> _TASK DESCRIPTION_: Retype the records in full, and please keep the pictures out of the copy.

> _Short descriptive text snippets_:
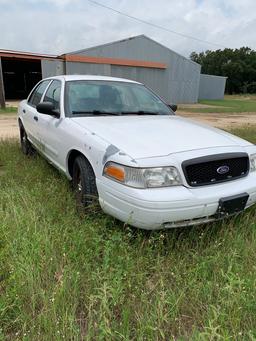 2008 Ford Crown Victoria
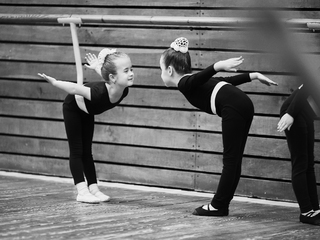 Маленькі танцівниці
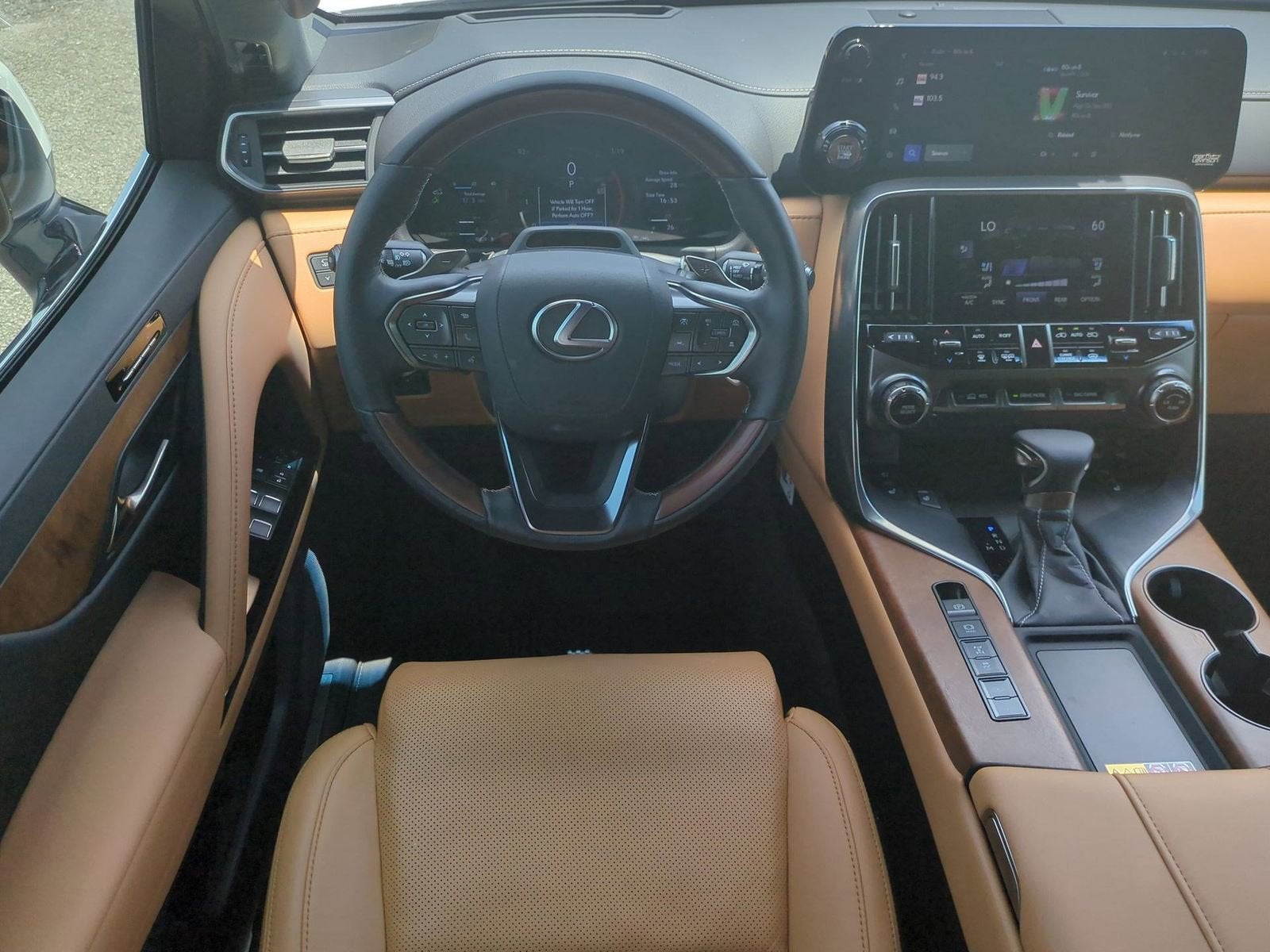 2025 Lexus LX LX 600 Luxury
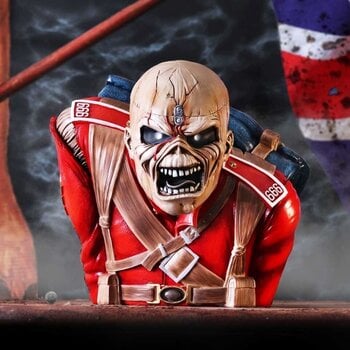 Figura coleccionable Iron Maiden The Trooper Bust Caja decorativa 26,5 cm - 8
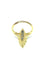 Bague Bague marquise or jaune et diamants 58 Facettes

> _RESULT OF THE TASK_:
 2008 Ford Crown Victoria
 Маленькі танцівниці
 2025 Lexus LX LX 600 Luxury
 Figura coleccionable Iron Maiden The Trooper Bust Caja decorativa 26,5 cm - 8
 Bague Bague marquise or jaune et diamants 58 Facettes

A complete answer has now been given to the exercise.